Liz and Mateo in Disneyland for a trip doctors weren't sure she was strong enough to make

Liz and Mateo in Disneyland for a trip doctors weren’t sure she was strong enough to make

With Mum Vicky, Liz  joined the Daily Mail fashion team at their photographic studio in London

With Mum Vicky, Liz  joined the Daily Mail fashion team at their photographic studio in London

Vicky’s broad smile stretches even further when she talks about the size of the response. Rob Brydon invited Liz to watch filming of Would I Lie To You, then there was fashion week, and of course, Windsor Castle.

They couldn’t get medical insurance to travel to the US to meet one of Liz’s photographic idols but threw caution to the wind to travel to Disneyland Paris. Their medical team also provided a letter to ensure Liz could ride Nemesis last weekend, a trip that did involve some telephone support for ‘rollercoaster-induced tumour pain’.

‘My tumours were not a fan of me for making them endure a ride, but I’m not a fan of them,’ jokes Liz, again.

The invitations are still piling up.

‘I would recommend anyone in that position doing the same kind of thing, you know, make a list of things you want to do, and do them,’ says Vicky.

‘I just think about the next thing we have planned. That’s what we did to survive chemo and that’s what we are doing now.’

She doesn’t sugar coat how hard it is – on the day she was planning Liz’s visit to the Mail’s photographic studios, she was also taking delivery of oxygen and end-of-life medications, ‘for when we need it’.

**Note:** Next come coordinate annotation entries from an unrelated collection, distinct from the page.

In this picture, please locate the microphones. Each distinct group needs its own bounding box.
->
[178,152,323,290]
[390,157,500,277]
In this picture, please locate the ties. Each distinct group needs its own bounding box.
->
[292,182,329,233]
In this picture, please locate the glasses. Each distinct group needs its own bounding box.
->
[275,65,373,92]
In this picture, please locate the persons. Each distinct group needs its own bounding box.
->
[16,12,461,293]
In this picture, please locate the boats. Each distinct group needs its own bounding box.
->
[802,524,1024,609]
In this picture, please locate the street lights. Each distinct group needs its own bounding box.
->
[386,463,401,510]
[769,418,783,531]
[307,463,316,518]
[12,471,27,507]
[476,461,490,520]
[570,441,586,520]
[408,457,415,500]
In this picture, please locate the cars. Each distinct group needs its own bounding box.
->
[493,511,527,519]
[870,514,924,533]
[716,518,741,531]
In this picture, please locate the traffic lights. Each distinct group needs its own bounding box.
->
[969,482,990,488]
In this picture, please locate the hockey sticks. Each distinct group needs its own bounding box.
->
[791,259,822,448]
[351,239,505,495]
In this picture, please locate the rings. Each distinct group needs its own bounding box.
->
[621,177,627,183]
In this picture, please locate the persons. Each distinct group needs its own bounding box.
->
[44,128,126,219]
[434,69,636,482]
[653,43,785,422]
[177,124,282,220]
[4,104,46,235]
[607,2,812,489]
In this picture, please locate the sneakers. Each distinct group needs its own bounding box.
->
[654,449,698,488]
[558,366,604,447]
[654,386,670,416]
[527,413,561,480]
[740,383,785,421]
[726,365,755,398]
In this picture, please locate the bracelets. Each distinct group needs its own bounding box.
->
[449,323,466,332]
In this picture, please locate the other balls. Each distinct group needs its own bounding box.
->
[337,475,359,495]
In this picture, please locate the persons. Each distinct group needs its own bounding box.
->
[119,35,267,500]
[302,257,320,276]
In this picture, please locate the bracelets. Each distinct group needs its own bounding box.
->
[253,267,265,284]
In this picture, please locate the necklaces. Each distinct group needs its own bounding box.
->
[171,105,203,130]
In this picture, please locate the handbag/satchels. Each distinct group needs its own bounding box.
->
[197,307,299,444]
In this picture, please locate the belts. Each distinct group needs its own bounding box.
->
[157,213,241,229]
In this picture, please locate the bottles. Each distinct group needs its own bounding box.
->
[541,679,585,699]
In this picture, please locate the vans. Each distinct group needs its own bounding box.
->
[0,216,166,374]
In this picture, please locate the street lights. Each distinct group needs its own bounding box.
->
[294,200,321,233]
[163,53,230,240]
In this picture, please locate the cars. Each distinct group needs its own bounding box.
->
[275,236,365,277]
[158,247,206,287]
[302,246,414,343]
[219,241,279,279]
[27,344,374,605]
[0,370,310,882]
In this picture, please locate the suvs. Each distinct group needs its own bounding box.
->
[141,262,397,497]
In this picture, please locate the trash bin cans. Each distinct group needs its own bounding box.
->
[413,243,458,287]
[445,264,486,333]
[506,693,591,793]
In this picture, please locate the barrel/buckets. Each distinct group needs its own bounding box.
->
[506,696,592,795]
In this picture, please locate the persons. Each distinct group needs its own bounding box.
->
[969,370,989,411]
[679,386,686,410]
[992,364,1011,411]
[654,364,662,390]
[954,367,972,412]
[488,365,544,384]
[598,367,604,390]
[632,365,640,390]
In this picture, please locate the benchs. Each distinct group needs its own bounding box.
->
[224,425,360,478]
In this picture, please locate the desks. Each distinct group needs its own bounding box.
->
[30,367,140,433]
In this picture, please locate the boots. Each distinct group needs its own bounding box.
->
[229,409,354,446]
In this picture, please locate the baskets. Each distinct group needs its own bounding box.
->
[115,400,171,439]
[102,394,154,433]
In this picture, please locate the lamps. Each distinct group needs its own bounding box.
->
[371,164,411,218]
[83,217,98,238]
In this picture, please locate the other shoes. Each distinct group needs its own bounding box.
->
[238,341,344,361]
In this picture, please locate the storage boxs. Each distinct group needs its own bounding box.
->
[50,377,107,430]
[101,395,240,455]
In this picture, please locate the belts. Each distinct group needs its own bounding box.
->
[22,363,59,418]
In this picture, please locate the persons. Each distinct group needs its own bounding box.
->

She admits, with the only wobble during a day I spend in her company: ‘There are times I cry, but you force yourself to pull yourself together, because if you cry now it’s waste of the time you have got together.’

Liz, who interviewed for and landed the role of deputy head girl, despite not returning to lessons since diagnosis, isn’t wasting a moment either.

She’s decided that whenever that time comes, she wants her body to go to medical research – in Scotland, because she’s not old enough to donate it in England, and Glasgow, not Dundee, because she likes the sound of the place.

‘I don’t think I’m quite on my death bed yet,’ she quips. ‘I’m not scared to die, but I’m scared of running out of time to say my goodbyes and things like that.’

Vicky is bursting with pride as her daughter winces and gets to her feet, raising her camera with a quiet composure to capture more moments to savour.